> **Article**
——

Don’t be daunted by this punctuation, strange though it may seem at first. You will get used to it, since almost all the commands you use in these Lessons will have the same punctuation.
Highlighting in color helps to identify the different components of the Figure 4.1 command:
Most commands in these Lessons start with a data frame named at the start of the command. This is followed by the pipe, which indicates sending the data frame to the next command component. That next component specifies which action to take. By convention, “Function” is used rather than “action.” You use differently named functions to carry out different kinds of actions.
You will need only a handful of function for these Lessons, for instance, point_plot, model_train, conf_interval(), mutate(), summarize(). This Lesson introduces point_plot(). The others will be introduced in later Lessons as we need them.
The function name is always followed by an opening parenthesis. Any details about what action to perform go between the opening and the corresponding closing parentheses. In computer terminology, such details are called “arguments.” The detail for the Figure 4.1 point_plot is the choice of the two variables to be used and which one goes on the vertical axis. This detail is written as a “tilde expression.” The tilde expression given as the argument to point_plot() is Wrist ~ Ankle, which can be pronounced as “wrist versus ankle” or `wrist tilde ankle,” as you prefer.
Learning check 2.1
Fill in the names of variables in the correct place to make a dot plot like Figure 4.1 but with Waist on the hortizontal axis and Ankle on the vertical axis.
As you substitute the variable names in the slots named ..vert.. and ..horiz.., make sure not to erase the tilde character that separates the names. The tilde is essential.
The variable named on the left-hand side of the tilde expression will be used for the vertical axis. The right-hand side variable will on the horizontal axis.
Take note that both names Waist and Ankle start with a capital letter.
Learning check 2.2
Reproduce this plot, based on the Galton data frame.
The labels on the axes tell which variables are being plotted.
Construct a tilde expression that relates the vertical variable to the horizontal variable.
Remember the tilde character between the variable names!
Response and explanatory variables
Another pronunciation for is “… as a function of ….” So, Wrist ~ Ankle means “wrist circumference as a function of ankle circumference.” In mathematics, functions are often written using a notation like \(f(x)\). In this notation, \(x\) is the input to the function f(). The word “input” is used in so many different contexts that it’s helpful to use other technical words to highlight the context.
In computer notation, such as f(x) or point_plot(Wrist ~ Knee), an expression inside the parentheses is called an argument. In f(x), the function is f() and the argument is x. In point_plot(Wrist ~ Knee), the function is point_plot() and the argument is the tilde expression Wrist ~ Knee.

——

> **Record list**

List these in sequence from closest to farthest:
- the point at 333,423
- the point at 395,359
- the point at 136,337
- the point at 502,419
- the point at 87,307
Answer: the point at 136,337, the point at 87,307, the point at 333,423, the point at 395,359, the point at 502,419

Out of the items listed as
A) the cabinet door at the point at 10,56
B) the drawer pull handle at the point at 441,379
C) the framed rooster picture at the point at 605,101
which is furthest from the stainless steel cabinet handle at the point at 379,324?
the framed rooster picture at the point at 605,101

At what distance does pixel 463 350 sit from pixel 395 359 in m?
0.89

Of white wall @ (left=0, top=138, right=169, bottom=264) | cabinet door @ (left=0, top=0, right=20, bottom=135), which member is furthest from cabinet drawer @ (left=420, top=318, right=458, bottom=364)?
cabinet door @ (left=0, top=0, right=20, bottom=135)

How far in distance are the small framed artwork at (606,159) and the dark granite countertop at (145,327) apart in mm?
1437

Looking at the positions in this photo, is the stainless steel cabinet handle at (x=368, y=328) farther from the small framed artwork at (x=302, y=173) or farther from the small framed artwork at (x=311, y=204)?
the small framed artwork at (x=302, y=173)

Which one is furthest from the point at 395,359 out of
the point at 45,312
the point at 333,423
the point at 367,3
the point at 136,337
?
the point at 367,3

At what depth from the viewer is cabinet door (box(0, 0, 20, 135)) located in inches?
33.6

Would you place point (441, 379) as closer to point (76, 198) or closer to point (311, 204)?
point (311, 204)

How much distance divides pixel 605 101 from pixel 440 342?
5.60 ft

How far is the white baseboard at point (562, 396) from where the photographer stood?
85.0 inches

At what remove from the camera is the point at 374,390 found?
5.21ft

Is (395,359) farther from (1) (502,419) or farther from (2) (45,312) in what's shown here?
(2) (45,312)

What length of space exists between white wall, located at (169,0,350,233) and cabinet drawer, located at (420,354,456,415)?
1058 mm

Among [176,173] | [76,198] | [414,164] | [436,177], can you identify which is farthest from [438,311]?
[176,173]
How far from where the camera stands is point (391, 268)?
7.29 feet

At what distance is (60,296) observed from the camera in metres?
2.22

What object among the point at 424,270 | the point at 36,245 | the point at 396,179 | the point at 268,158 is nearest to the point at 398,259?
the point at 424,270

——

> **To be done**
(a) List every line of the entries that contains the word "picture", treating uppercase and lowercase as distinct.
(b) Continue the lesson on plotting commands, starting right after its last sentence.
The entries have nothing to do with the lesson on plotting commands.

> **Results**
(a)
C) the framed rooster picture at the point at 605,101
the framed rooster picture at the point at 605,101

(b)
In statistics, in the word phrase “wrist circumference as a function of ankle circumference” or, equivalently, the computer expression Wrist ~ Knee referring to the Anthro_F data frame, we say that Knee is an explanatory variable and Wrist is the response variable. In graphics, such as Figure 4.1, convention dictates that the response variable is shown along the vertical axis and the explanatory is shown along the horizontal axis.
In Figure 4.1, why did we choose Ankle as the explanatory variable and Wrist as the response variable for this example? No particular reason. We could equally well have chosen any of the Anthro_F variables in either role, depending on our interest. Typically, the statistical thinker will examine several different pairs to gain an understanding of how the various variables are related to one another.
Learning check 2.3
We use the structure provided by tilde expressions to tell the computer which variable to use as the response and which ones to use as the explanatory variable(s).
Which of these tilde expressions puts Height in the role of the response variable and Age as the explanatory variable?
Age ~ Height
Height ~ Age
Categorical variables and jittering
In the previous example, the point_plot of WristversusAnkle, both variables are quantitative: the respective joints’ circumference (in cm). point-plots are also suited to categorical variables. For example, Figure 2.5 shows a pair of point plots made from the Penguins data frame. The unit of observation is an individual penguin. The selected explanatory variable, species, is categorical. The response variable, mass, is quantitative.
Without jittering
With jittering
Figure 2.5: The body mass of individuals of different species of penguins.
When a categorical variable is used in a plot, the positions on the axis are labelled with the levels of the variable. “Adelie,” “Chinstrap,” and “Gentoo” in the explanatory variable of Figure 2.5.
When an axis represents a quantitative variable, every possible position on that axis refers to a specific value. For instance, the Adelie penguins range between 2850 and 4775 grams. On the vertical axis itself, marks are made at 3000 and 4000 grams, but we know that every position in between those marks corresponds proportionately to a specific numerical value.
In contrast, when an axis represents a categorical variable, positions are marked for each level of that variable. But positions in between marks are not referring to fictitious “levels” that do not appear in the data. For instance, the position on the horizontal axis in Figure 2.5 that’s halfway between Adelie and Chinstrap is not reserved for individual penguins whose species is a mixture of Adelie and Chinstrap; every value of a categorical variables is one of the levels, which are discrete. There are no such penguins! (Or, at least, the concept of “species” doesn’t admit of such.)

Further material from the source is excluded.